A study on the inactivation of DNA Polymerase I (Klenow fragment) by adenosine 2', 3'- epoxide 5'- triphosphate12 showed that epoxy-ATP is capable of suppressing the polymerase activity of Klenow fragment and is resistant to degradation by the 3' 5' exonuclease activity of the enzyme. However, epoxy-ATP was found to be incapable of suppressing the exonuclease activity of the enzyme along with its polymerase activity and this fact led to the possibily that even though the polymerase active site of the Klenow fragment be occupied with a duplex DNA, the enzyme might still be able to simultaneously bind to a second DNA duplex and carry out an exonucleolytic cleavage.
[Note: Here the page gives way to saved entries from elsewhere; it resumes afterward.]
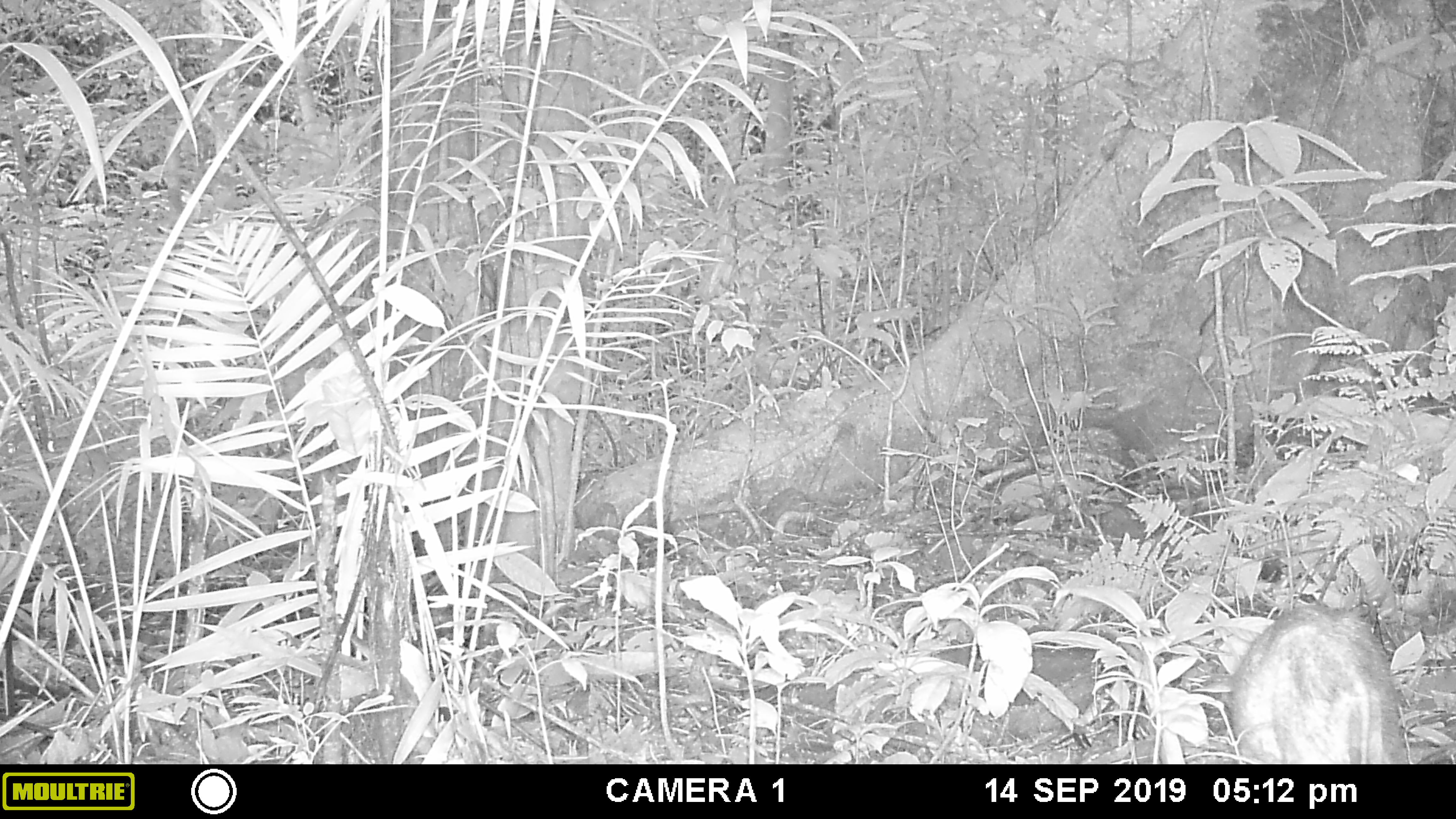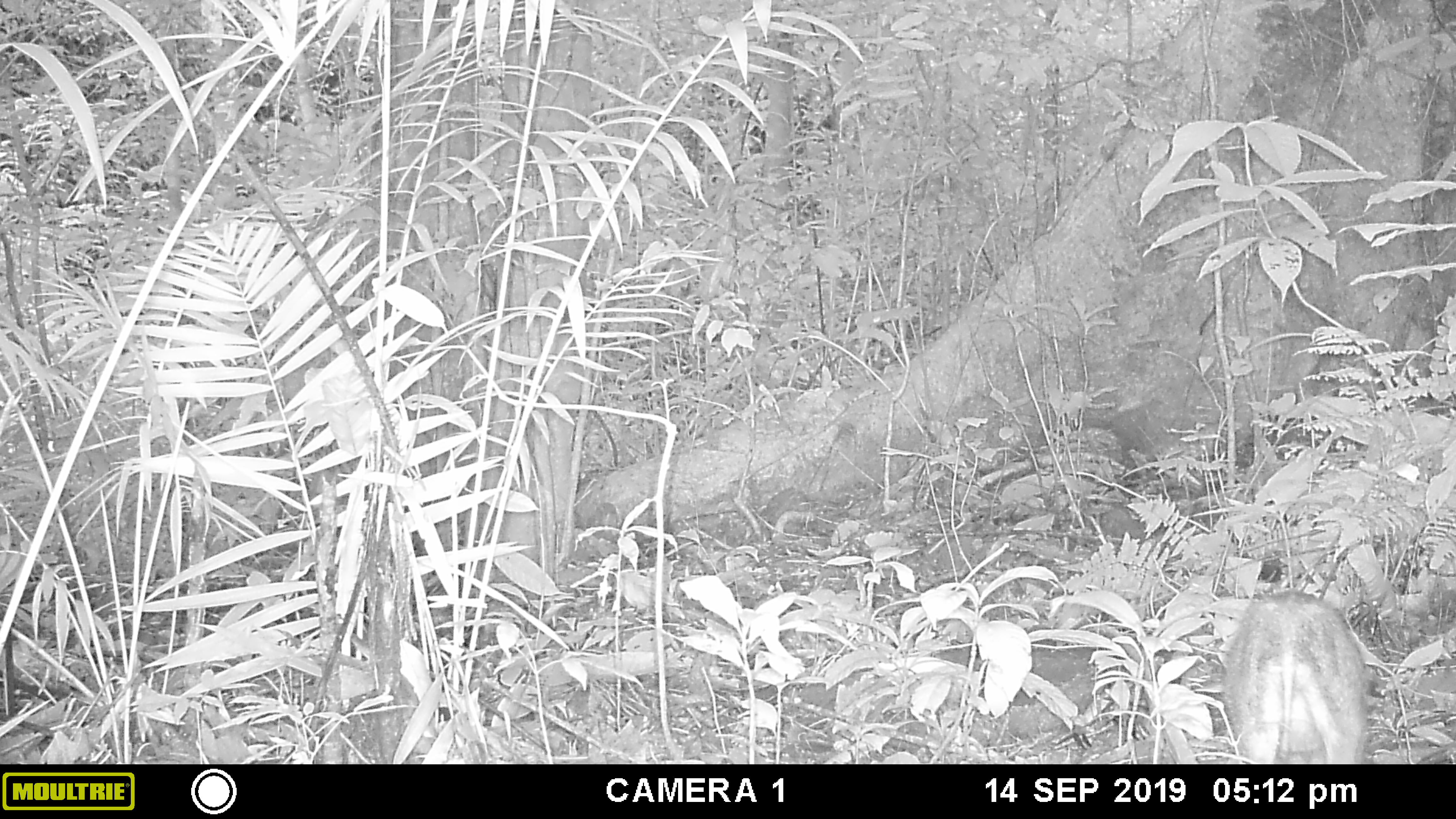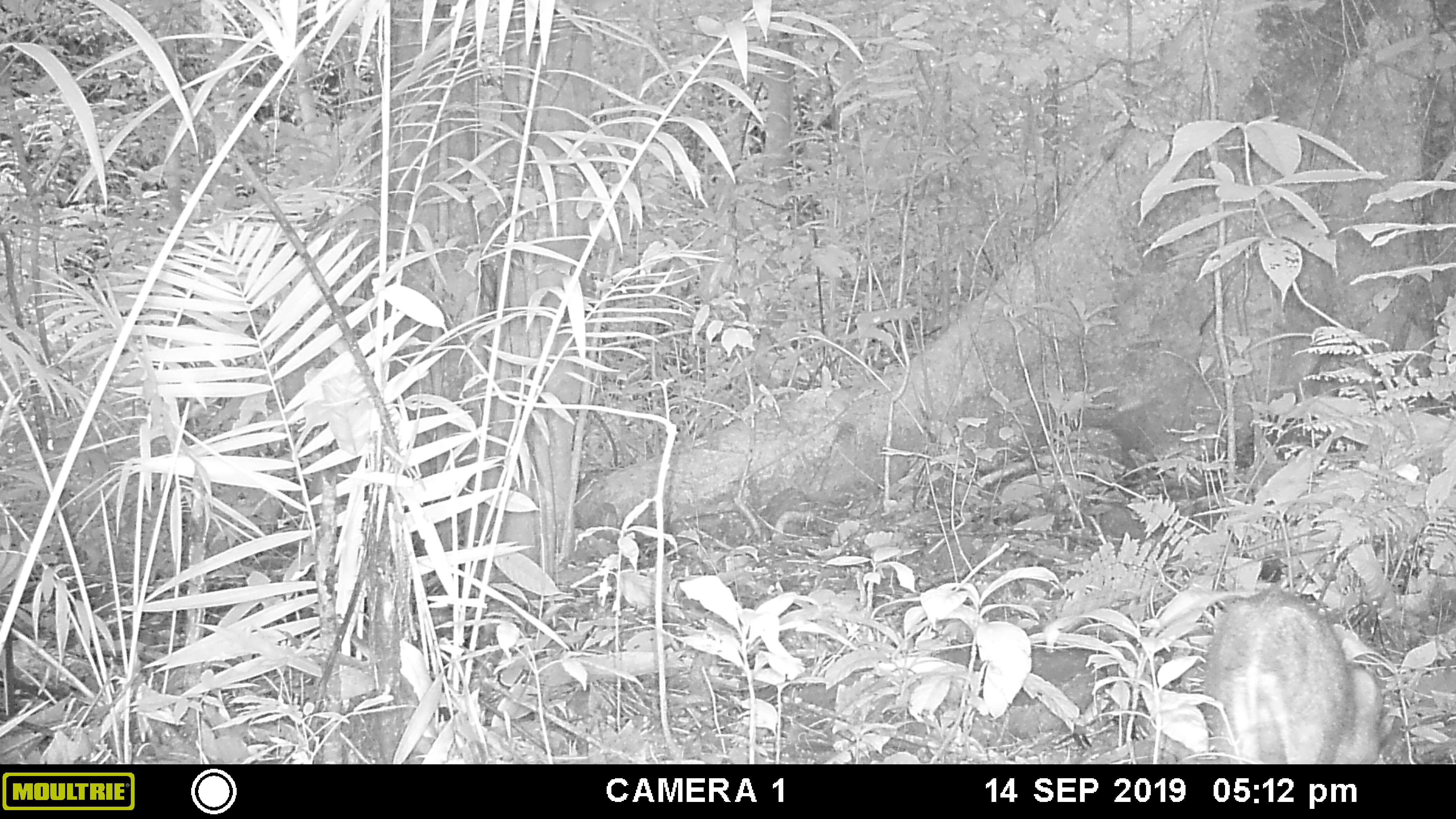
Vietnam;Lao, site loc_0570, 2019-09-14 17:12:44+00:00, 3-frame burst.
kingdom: Animalia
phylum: Chordata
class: Mammalia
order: Artiodactyla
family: Suidae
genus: Sus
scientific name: Sus scrofa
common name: eurasian wild pig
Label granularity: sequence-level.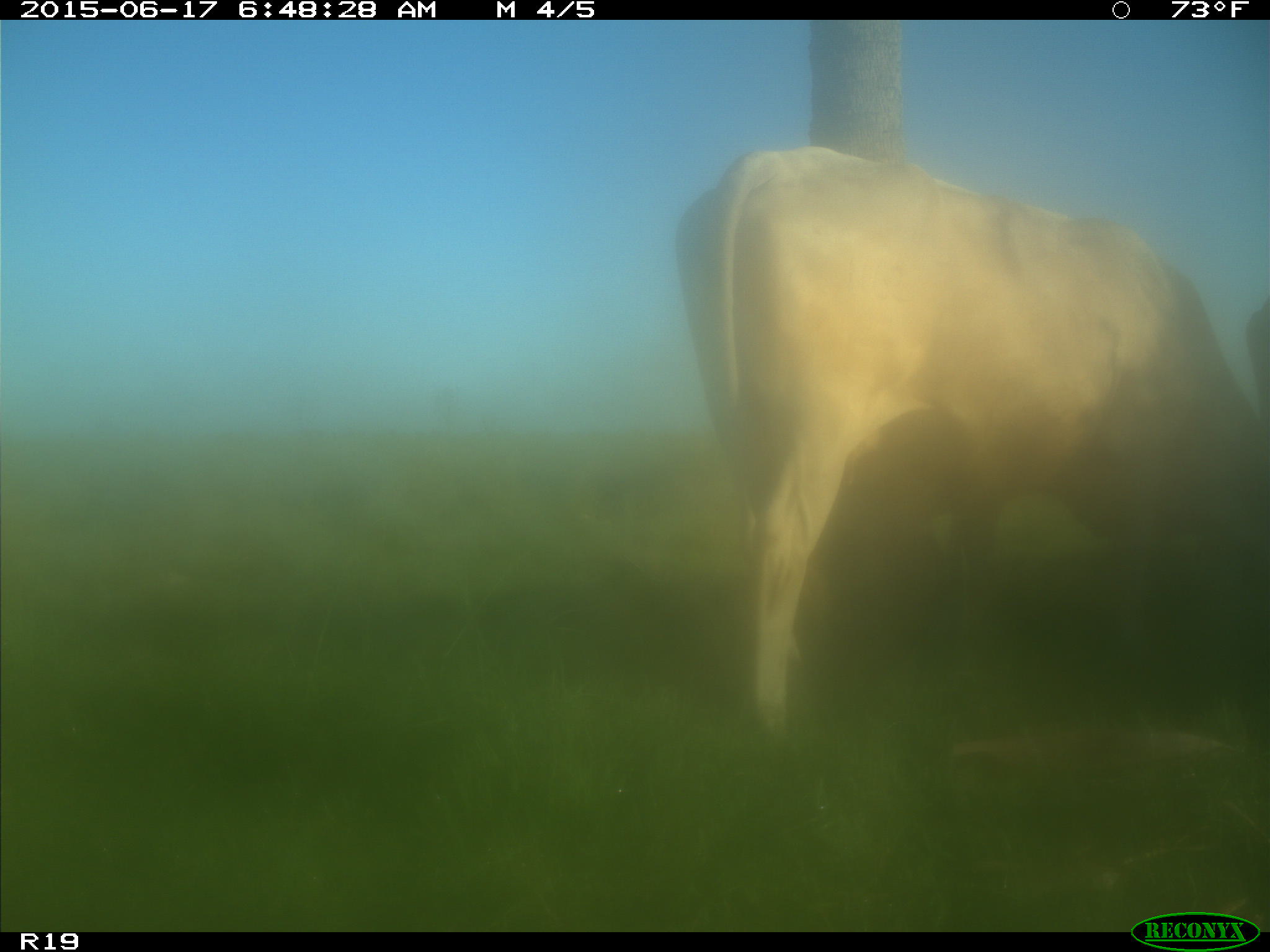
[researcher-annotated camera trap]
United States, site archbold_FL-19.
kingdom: Animalia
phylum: Chordata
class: Mammalia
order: Artiodactyla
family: Bovidae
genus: Bos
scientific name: Bos taurus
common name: domestic cow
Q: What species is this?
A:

In another study13, short duplex DNAs fluorescently labeled at a specific base were constructed by annealing fluorescent derivatives of short oligonucleotides of defined sequence to their complementary oligomers and were used to study the points of strong enzyme-DNA interactions by varying the positions of the label within the duplex DNA. The idea behind this study was that the fluorescent emission from a labeled DNA duplex would increase on binding to the Klenow fragment of the DNA Polymerase I. The labeled DNA duplexes were found to be highly efficient in this study.

Resonance energy transfer experiments were used to determine the separation distances between fluorescent derivatives of substrates for the Klenow fragment and a unique sulfhydryl cysteine 907 on the enzyme. Fluorescent derivatives of duplex DNA, deoxynucleotide triphosphates and deoxynucleotide monophosphates were used in this study.